» **Brief**: Every line in the records below with the string "Wellington" needs to be copied out.

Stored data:
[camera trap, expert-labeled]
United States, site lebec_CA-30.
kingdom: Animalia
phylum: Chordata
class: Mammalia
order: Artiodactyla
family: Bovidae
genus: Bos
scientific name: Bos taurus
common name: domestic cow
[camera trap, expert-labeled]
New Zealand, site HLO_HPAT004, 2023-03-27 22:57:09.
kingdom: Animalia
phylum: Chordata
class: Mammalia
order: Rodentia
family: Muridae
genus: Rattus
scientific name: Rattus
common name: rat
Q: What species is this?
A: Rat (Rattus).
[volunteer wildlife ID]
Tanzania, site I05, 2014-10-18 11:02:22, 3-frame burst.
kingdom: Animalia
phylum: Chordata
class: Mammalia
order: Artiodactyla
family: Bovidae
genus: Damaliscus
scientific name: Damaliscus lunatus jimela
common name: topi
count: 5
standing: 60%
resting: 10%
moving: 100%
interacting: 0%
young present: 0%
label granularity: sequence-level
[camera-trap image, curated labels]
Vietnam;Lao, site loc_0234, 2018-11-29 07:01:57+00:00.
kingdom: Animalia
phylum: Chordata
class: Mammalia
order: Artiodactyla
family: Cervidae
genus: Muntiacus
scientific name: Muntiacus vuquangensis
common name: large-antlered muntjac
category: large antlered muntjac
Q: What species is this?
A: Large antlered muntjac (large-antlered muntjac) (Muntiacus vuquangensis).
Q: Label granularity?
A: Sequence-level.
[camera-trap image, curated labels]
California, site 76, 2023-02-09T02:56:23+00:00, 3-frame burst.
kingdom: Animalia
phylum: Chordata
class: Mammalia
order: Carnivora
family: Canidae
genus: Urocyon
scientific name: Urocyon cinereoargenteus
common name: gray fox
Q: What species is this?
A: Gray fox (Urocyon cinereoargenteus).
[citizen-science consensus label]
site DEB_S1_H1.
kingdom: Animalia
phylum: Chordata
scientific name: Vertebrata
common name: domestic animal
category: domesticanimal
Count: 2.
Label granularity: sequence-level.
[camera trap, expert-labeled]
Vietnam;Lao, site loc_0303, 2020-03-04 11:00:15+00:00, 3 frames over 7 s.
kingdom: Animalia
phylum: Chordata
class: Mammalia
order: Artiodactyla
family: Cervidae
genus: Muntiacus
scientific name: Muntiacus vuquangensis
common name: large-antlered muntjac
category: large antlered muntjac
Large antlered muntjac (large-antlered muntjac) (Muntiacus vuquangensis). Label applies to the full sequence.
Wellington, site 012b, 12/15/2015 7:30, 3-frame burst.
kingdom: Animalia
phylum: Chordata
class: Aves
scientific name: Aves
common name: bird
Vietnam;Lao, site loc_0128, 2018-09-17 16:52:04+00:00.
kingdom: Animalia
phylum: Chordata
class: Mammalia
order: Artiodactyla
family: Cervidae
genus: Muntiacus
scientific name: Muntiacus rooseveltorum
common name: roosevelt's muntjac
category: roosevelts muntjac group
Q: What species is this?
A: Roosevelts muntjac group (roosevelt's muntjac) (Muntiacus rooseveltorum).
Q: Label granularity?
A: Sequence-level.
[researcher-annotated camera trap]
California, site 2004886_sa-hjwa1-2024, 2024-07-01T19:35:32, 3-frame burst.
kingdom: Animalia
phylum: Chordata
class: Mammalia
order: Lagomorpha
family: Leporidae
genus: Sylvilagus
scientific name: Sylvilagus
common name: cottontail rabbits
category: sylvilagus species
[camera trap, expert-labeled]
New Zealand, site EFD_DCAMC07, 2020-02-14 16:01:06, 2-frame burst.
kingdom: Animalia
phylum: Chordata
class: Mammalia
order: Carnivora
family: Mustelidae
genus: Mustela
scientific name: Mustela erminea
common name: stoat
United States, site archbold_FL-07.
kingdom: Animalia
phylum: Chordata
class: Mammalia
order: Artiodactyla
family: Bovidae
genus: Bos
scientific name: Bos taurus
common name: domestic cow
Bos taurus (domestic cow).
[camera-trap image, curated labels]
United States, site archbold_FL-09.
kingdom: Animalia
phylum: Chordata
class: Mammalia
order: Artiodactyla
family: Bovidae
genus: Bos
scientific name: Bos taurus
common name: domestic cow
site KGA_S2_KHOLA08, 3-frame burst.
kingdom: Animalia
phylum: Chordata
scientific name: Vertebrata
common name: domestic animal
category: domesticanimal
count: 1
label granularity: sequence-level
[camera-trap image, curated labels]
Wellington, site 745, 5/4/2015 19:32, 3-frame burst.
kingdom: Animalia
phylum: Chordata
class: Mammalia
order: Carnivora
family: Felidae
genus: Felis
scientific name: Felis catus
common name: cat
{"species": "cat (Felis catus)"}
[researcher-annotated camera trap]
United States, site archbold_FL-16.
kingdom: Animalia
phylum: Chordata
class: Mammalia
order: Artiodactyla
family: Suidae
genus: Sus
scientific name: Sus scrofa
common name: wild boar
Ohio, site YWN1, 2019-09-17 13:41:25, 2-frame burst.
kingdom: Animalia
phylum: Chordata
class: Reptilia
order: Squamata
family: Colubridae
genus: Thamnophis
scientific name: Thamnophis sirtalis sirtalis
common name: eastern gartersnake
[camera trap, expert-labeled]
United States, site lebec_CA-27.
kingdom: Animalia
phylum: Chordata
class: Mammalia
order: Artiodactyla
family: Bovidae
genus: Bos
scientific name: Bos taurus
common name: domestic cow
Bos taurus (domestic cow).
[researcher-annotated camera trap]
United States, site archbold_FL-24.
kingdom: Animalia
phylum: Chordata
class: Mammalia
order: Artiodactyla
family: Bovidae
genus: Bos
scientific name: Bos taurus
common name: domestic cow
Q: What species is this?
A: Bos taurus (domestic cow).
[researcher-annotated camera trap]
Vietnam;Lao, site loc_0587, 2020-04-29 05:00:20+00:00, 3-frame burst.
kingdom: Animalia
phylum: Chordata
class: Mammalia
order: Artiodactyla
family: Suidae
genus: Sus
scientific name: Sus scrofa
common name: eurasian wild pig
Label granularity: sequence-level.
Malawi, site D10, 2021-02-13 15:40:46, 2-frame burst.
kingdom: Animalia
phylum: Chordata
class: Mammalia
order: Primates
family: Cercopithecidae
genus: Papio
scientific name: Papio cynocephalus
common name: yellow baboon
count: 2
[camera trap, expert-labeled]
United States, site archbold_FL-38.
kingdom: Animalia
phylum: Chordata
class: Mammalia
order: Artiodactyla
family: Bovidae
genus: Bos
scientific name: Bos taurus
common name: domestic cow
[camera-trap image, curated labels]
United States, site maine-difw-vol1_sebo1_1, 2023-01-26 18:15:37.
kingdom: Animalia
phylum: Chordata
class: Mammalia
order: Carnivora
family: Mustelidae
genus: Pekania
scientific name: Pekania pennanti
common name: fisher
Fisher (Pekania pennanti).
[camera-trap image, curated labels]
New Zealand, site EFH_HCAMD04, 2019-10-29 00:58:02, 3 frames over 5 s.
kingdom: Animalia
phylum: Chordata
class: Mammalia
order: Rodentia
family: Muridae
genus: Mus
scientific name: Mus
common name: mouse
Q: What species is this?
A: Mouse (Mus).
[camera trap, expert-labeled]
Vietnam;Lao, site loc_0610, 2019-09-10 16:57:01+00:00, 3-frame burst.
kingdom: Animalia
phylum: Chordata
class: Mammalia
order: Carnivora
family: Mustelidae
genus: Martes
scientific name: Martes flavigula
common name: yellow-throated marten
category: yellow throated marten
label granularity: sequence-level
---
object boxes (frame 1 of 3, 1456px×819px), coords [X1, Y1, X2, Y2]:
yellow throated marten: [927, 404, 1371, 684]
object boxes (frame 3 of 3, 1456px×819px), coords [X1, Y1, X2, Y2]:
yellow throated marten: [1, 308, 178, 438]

» **Task answer**:
Wellington, site 012b, 12/15/2015 7:30, 3-frame burst.
Wellington, site 745, 5/4/2015 19:32, 3-frame burst.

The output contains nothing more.